The baby grows restless. My mother takes him on a tour of her trailer, struggling to interest him in the gold-framed photos of me as a child, the water pouring from the bathroom faucet, the buttons of the remote control. He allows himself to be briefly distracted by a team picture of the 2001 girls bowling team and by Jaclyn’s dramatically whispered tale of the time I bowled a 240, leading Deerling to victory against a rival school.
Jack loses it when asked to admire the Ronald Reagan calendar hanging above the kitchen trashcan. My mother—who was fifteen when the man took office—replaces the calendar with a current version each year. Ronald is number one on her list of celebrity guests, dead or alive, whom she would invite to a dinner party. Fantasy dinner party is one of my mother’s favorite games—though, to my knowledge, she has never thrown a dinner party.
“We should probably go,” I say
.
Nina and Maxine are quick to jump to their feet. Reluctantly, my mother hands over my miserable baby and walks us to the door.
The girls are halfway to the car, shuffling over the gravel and singing a Taylor Swift song in a restless, soulless way. My mother palms the top of Jack’s head and stoops to kiss the tears from his flushed cheeks. “He’s beautiful,” she says. “Good job.”
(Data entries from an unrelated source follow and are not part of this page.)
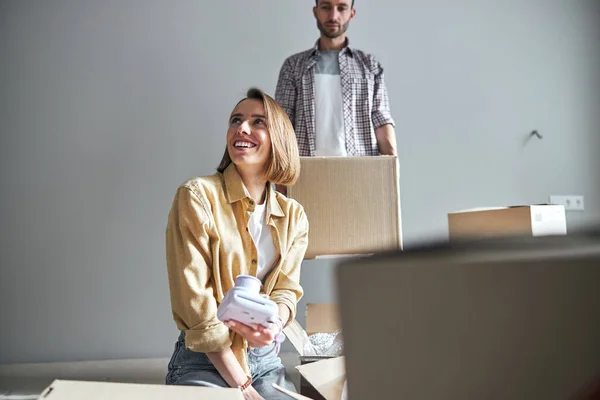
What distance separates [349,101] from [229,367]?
50.2 inches

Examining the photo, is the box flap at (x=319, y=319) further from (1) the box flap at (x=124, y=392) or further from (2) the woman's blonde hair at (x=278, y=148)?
(1) the box flap at (x=124, y=392)

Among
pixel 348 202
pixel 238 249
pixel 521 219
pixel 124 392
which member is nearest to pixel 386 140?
pixel 348 202

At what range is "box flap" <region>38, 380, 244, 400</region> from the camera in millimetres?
490

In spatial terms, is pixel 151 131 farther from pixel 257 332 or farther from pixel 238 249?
pixel 257 332

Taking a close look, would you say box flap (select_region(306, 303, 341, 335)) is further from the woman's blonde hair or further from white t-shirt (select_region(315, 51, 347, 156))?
white t-shirt (select_region(315, 51, 347, 156))

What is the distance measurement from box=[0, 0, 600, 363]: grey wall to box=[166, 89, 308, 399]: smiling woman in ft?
3.98

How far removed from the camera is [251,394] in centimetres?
94

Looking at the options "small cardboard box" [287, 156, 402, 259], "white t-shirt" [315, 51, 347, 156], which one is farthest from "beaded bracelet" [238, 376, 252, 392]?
"white t-shirt" [315, 51, 347, 156]

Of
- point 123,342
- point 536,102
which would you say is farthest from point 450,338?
point 536,102

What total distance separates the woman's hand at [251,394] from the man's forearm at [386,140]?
1202 mm

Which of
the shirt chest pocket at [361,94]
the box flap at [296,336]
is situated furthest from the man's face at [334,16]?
the box flap at [296,336]

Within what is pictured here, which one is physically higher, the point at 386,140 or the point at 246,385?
the point at 386,140

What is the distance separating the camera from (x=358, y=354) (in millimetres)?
224

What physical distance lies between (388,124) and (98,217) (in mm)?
1241
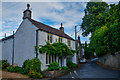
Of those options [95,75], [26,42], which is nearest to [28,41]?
[26,42]

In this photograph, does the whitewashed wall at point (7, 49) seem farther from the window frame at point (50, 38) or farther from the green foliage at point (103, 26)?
the green foliage at point (103, 26)

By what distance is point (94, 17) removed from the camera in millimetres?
32781

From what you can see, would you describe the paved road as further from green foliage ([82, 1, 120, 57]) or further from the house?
green foliage ([82, 1, 120, 57])

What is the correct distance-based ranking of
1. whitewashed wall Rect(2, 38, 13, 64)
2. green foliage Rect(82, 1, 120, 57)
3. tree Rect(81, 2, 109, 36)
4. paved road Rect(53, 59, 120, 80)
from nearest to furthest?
paved road Rect(53, 59, 120, 80)
green foliage Rect(82, 1, 120, 57)
whitewashed wall Rect(2, 38, 13, 64)
tree Rect(81, 2, 109, 36)

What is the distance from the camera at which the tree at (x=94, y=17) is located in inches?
1218

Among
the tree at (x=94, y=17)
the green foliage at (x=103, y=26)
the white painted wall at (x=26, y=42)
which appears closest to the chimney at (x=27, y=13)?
the white painted wall at (x=26, y=42)

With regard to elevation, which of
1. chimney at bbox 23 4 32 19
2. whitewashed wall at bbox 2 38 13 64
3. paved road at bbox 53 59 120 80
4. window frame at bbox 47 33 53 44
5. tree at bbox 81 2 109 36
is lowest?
paved road at bbox 53 59 120 80

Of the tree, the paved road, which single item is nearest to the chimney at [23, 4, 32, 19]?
the paved road

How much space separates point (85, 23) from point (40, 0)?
28.6 metres

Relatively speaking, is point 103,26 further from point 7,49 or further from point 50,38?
point 7,49

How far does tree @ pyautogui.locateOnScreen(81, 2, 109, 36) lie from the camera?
30.9 m

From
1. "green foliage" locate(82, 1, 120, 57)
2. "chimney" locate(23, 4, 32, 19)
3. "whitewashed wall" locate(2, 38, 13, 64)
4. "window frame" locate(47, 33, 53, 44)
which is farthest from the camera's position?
"whitewashed wall" locate(2, 38, 13, 64)

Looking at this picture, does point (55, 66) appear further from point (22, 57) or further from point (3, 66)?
point (3, 66)

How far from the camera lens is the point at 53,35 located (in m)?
16.8
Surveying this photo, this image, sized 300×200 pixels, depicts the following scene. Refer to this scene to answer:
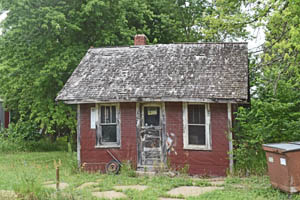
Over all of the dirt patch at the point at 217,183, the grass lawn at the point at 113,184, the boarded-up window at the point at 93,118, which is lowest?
the dirt patch at the point at 217,183

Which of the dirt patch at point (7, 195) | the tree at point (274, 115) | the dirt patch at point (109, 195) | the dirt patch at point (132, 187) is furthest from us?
the tree at point (274, 115)

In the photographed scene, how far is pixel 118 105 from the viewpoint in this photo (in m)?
12.3

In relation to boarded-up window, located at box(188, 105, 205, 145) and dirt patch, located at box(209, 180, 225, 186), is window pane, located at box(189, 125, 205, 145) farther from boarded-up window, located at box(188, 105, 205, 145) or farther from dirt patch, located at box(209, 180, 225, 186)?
dirt patch, located at box(209, 180, 225, 186)

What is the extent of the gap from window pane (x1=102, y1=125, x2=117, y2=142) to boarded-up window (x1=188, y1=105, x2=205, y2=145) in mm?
2814

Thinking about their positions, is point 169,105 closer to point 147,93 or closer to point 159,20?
point 147,93

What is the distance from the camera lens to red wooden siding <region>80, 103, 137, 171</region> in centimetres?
1216

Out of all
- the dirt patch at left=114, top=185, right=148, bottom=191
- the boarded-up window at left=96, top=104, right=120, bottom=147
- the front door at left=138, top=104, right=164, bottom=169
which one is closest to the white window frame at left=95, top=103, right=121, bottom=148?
the boarded-up window at left=96, top=104, right=120, bottom=147

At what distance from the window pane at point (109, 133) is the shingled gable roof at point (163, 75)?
3.86ft

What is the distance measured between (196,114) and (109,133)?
334cm

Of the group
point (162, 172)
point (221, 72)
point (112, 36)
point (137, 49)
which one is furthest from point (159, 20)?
point (162, 172)

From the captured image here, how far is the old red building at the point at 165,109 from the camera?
1134 cm

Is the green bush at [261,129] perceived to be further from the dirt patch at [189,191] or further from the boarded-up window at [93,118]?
the boarded-up window at [93,118]

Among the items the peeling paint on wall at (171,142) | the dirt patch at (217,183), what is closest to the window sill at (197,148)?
the peeling paint on wall at (171,142)

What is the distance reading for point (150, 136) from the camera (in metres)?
12.1
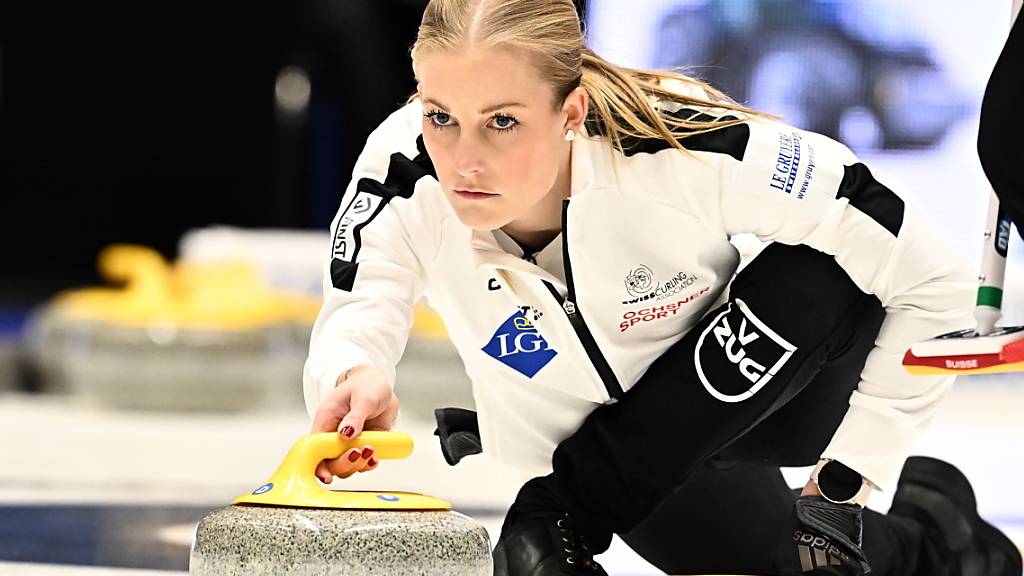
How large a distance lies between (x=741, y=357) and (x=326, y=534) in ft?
2.28

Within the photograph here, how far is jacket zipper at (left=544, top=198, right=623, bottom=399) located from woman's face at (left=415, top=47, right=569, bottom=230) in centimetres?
11

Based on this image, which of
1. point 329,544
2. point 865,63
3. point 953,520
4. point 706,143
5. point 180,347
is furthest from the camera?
point 865,63

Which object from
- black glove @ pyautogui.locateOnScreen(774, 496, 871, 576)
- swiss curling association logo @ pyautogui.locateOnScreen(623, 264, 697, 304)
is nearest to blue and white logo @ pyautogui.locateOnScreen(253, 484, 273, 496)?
swiss curling association logo @ pyautogui.locateOnScreen(623, 264, 697, 304)

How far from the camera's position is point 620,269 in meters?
1.81

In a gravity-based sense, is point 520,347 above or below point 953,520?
above

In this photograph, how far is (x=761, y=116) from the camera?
1.85m

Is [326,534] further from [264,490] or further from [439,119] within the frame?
[439,119]

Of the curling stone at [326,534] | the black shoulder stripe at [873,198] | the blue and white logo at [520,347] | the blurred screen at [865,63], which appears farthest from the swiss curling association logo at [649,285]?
the blurred screen at [865,63]

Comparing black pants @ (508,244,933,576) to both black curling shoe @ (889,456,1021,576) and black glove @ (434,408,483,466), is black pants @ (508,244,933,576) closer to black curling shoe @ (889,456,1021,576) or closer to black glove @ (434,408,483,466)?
black glove @ (434,408,483,466)

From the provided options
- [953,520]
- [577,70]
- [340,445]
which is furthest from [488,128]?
[953,520]

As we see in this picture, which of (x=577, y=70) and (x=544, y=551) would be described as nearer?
(x=577, y=70)

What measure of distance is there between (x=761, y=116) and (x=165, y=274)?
352cm

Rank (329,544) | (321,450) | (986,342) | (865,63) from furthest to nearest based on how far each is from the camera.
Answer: (865,63) < (986,342) < (321,450) < (329,544)

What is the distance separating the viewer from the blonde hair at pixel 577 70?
1.60 meters
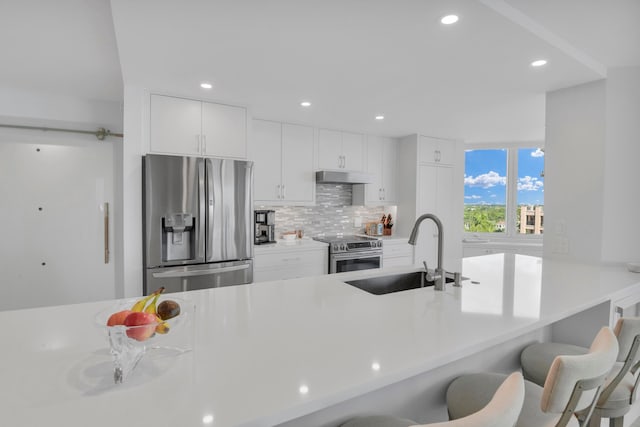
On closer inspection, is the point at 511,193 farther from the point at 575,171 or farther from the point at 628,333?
the point at 628,333

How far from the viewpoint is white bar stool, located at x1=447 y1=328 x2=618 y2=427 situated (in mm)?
902

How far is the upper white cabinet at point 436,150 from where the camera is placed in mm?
4379

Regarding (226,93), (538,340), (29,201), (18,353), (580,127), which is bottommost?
(538,340)

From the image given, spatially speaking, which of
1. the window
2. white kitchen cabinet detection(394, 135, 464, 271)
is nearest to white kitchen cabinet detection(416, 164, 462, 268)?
white kitchen cabinet detection(394, 135, 464, 271)

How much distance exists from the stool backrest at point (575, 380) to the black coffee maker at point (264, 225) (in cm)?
304

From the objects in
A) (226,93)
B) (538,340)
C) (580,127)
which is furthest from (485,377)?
(226,93)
She’s not going to mention the pain I’ve caused her, delaying this moment for ten long weeks.
“How many times has Gabe called you?” I ask.
“Zero times. Why would he call me?”
“He thinks I’m staying here.”
“Now, why would your daddy think a thing like that?” Mom tickles the baby’s bare feet.
“We’re kind of fighting.”
Her eyes darken. “You walked out on him, didn’t you?”
“I guess.”
She exhales my name.
Bouncing my knees to keep Jack happy, I stare at her, unapologetic.
“You walked away? You took his baby from him?”
“His baby? Mom, we’ll be apart for two weeks. We talk every day.”
Technically, we text, and only about the baby. I send him pictures of our son, and Gabe replies, “He’s huge!” I send footage of Jack lying on Carrie’s living room rug, kicking his legs and hooting like a barn owl, and Gabe replies with a row of heart-eye emojis.
I listen to the videos carefully before I send them, turning up the volume, checking for Carrie or Nina’s voice in the background.
“You have to make things right with him,” Mom says.
“Aren’t you the one who told me to love him less?”
“He’s not supposed to notice you loving him less.”
I laugh. “How could he not notice?”
My mother stares past me toward the overgrown grass of Brian’s lot. Her forehead is creased, and she’s squeezing the fingers of her right hand repeatedly. If I were to lift her hand to my lips and kiss her knuckles—a dramatically tender gesture I performed often as a child—I know her skin would smell like tobacco. She won’t light a cigarette in Jack’s presence. The deprivation must hurt.